HAULIERS cannot be pleased at this development. They have already suggested that stricter standards should be laid down for the applicant who wishes to do more than carry his own goods. In spite of the very slight chance of success, they will continue to press the point, and the traders through their associations will just as strongly resist.

There is an equally direct clash of opinion about the elimination of the small goods vehicle from any licensing control. Almost all the small vans are used by traders on own-account, who are naturally pleased that they do not have to go through the traffic courts nor their vehicles through the Government testing stations.

HAULIERS have no objection to the use by traders of vanS for their own traffic. What they fear is the increasing use of these small vehicles for hire or reward. Once again the road safety argument is entirely on the hauliers' side. The van is smaller than the lorry, but it is no more immune from accidents. In fact, it is marginally more likely to be involved. Even if it is to be spared the full testing station procedure, at least it ought to be examined a little more rigorously than at present.

In these matters, logic is not enough. The hypocritical campaign against the so-called "killer" lorry is sufficient proof of this. In resisting any closer control over vans, trade and industry have general support and the comfortable assurance that no government is likely to amend the law in the way that the hauliers wish.

ALTHOUGH there are important issues on which the two sides of the road transport industry disagree, there are many more on which they must work together, or at any rate in harmony, if they are to resist pressure from Government, local authorities and the public.

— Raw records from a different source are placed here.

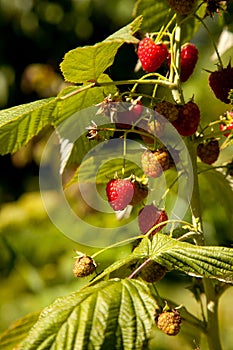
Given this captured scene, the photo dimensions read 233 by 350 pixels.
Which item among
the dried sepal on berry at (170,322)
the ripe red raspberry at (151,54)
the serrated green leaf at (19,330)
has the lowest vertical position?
the serrated green leaf at (19,330)

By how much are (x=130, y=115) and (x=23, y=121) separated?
164mm

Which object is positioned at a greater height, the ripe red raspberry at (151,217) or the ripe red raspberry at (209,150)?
the ripe red raspberry at (209,150)

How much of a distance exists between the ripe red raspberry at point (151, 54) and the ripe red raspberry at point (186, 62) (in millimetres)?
63

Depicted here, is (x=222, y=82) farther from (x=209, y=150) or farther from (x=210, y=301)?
(x=210, y=301)

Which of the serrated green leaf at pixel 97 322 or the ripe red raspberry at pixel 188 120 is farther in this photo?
the ripe red raspberry at pixel 188 120

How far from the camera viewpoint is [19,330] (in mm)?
1279

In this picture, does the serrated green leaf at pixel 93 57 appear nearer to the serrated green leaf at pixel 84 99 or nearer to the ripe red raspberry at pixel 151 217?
Result: the serrated green leaf at pixel 84 99

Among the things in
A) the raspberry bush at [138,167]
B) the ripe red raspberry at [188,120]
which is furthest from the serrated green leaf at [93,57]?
the ripe red raspberry at [188,120]

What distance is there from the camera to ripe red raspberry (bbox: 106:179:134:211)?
1.12m

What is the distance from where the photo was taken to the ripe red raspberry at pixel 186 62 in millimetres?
1245

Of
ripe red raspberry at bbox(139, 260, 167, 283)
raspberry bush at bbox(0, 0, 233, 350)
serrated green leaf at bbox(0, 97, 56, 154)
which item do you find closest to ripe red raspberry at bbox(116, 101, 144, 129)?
raspberry bush at bbox(0, 0, 233, 350)

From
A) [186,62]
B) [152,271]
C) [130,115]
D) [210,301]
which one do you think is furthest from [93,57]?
[210,301]

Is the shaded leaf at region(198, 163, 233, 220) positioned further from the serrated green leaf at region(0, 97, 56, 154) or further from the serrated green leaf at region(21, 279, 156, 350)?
the serrated green leaf at region(21, 279, 156, 350)

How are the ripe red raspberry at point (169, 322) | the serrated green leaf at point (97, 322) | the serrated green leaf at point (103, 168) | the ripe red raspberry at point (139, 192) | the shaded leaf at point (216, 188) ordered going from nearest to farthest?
the serrated green leaf at point (97, 322) → the ripe red raspberry at point (169, 322) → the ripe red raspberry at point (139, 192) → the serrated green leaf at point (103, 168) → the shaded leaf at point (216, 188)
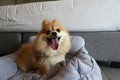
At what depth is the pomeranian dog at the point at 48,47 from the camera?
1.53 m

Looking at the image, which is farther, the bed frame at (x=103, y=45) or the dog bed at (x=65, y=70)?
the bed frame at (x=103, y=45)

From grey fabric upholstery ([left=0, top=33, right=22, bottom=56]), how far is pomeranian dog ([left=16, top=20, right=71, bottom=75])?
0.56 m

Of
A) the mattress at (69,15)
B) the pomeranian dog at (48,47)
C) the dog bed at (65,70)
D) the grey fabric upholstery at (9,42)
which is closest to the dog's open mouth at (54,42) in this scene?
the pomeranian dog at (48,47)

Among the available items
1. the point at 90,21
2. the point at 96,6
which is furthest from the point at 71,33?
the point at 96,6

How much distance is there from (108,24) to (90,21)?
0.18m

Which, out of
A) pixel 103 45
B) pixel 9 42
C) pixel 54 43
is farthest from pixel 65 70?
pixel 9 42

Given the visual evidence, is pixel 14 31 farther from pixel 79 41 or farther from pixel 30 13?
pixel 79 41

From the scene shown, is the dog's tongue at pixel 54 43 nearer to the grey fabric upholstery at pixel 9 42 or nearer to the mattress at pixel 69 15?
the mattress at pixel 69 15

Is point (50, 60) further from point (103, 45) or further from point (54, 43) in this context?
point (103, 45)

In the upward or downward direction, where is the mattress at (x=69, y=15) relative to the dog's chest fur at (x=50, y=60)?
upward

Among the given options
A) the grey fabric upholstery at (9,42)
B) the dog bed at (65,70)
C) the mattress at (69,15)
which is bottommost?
the dog bed at (65,70)

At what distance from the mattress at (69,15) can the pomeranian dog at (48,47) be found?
486mm

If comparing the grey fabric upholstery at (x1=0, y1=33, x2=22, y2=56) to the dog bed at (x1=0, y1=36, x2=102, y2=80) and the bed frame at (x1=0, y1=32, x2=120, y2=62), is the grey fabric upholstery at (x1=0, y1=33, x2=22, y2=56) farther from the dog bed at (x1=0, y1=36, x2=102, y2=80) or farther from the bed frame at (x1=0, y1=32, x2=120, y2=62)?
the bed frame at (x1=0, y1=32, x2=120, y2=62)

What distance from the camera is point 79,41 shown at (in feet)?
6.07
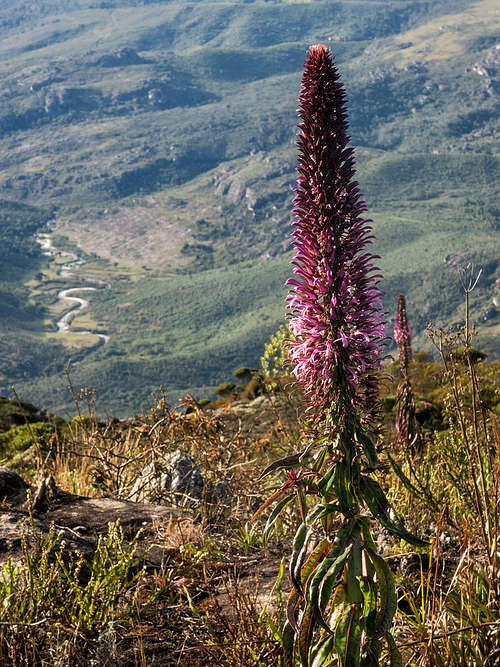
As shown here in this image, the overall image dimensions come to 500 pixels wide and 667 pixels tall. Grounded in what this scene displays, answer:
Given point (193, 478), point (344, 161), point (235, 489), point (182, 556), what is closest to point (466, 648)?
point (182, 556)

Clearly, the Minister for the Environment, Mr Peter Walker, has not turned down the idea that heavy lorries should in due course be banned from residential areas in major cities.

News has been given in the House of Lords of a research study into the distribution of goods in towns by vehicles of a size more suited to the conditions. There are proposals that depots should be provided on the outskirts of towns where bulk loads can be broken down for transmission on small vehicles. It was even suggested at one stage that these depots should be incorporated in the plans for facilities where lorries can be parked at night and drivers can obtain food and accommodation.

0 PERATORS have realized the implications of this ingenious plan whereby they would help provide a rod for their own back. The idea is impracticable; it would be prohibitively expensive; there are obvious security risks; and there would certainly not be the expected easing of congestion.

In spite of these drawbacks, some local authority or another may decide to introduce some such scheme accompanied by extensive restrictions on the heavy lorry. Once it has been adopted in one town, others will follow the example. The opposition will become all the harder. It is essential that the resistance already building up among operators should become united on this matter at least, even if on some other matters separate action has to be taken and operators may even disagree among themselves.